SEBI (Listing Obligations and Disclosure Requirements) (Amendment) Regulations 2022. SEBI amends the Securities and Exchange Board of India (Listing Obligations and Disclosure Requirements) Regulations, 2015
SECURITIES AND EXCHANGE BOARD OF INDIA
NOTIFICATION
Mumbai, the 24th January, 2022
SECURITIES AND EXCHANGE BOARD OF INDIA (LISTING OBLIGATIONS AND DISCLOSURE REQUIREMENTS) (AMENDMENT) REGULATIONS, 2022
No. SEBI/LAD-NRO/GN/2022/66.—In exercise of the powers conferred by section 11, sub-section (2) of section 11A and section 30 of the Securities and Exchange Board of India Act, 1992 (15 of 1992) read with section 31 of the Securities Contracts (Regulation) Act, 1956 (42 of 1956), the Board hereby makes the following regulations to further amend the Securities and Exchange Board of India (Listing Obligations and Disclosure Requirements) Regulations, 2015, namely:-
1. These regulations may be called the Securities and Exchange Board of India (Listing Obligations and Disclosure Requirements)(Amendment) Regulations, 2022.
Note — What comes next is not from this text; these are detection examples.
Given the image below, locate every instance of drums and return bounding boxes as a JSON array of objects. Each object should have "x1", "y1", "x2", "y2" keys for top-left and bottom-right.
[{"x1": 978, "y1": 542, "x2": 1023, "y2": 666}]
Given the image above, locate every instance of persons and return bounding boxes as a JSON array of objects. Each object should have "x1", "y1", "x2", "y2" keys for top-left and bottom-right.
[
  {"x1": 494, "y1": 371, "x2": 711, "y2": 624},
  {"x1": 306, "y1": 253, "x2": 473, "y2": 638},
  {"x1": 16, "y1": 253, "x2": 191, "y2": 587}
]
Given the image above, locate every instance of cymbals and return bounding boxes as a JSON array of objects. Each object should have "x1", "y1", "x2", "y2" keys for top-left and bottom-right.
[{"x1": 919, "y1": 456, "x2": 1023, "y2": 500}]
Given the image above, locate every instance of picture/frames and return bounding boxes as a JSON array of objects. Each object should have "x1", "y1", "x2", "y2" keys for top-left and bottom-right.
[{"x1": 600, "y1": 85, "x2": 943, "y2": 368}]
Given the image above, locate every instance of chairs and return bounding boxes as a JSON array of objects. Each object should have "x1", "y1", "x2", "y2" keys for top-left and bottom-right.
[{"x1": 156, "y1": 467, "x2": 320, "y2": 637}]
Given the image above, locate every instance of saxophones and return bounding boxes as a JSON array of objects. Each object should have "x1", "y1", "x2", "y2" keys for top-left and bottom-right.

2. They shall come into force on the date of their publication in the Official Gazette.
3. In the Securities and Exchange Board of India (Listing Obligations and Disclosure Requirements) Regulations, 2015,-
I. in regulation 17,
(a) in sub-regulation (1C), after the words “Board of Directors” the words “or as a manager” shall be inserted.
(b) in sub-regulation (1C), the following provisos shall be inserted, namely, –
“Provided that the appointment or a re-appointment of a person, including as a managing director or a whole-time director or a manager, who was earlier rejected by the shareholders at a general meeting, shall be done only with the prior approval of the shareholders:
Provided further that the statement referred to under sub-section (1) of section 102 of the Companies Act, 2013, annexed to the notice to the shareholders, for considering the appointment or re-appointment of such a person earlier rejected by the shareholders shall contain a detailed explanation and justification by the Nomination and Remuneration Committee and the Board of directors for recommending such a person for appointment or re-appointment.”
II. in regulation 32, in sub-regulation (7), the words “an annual basis” shall be substituted with the words “a quarterly basis”.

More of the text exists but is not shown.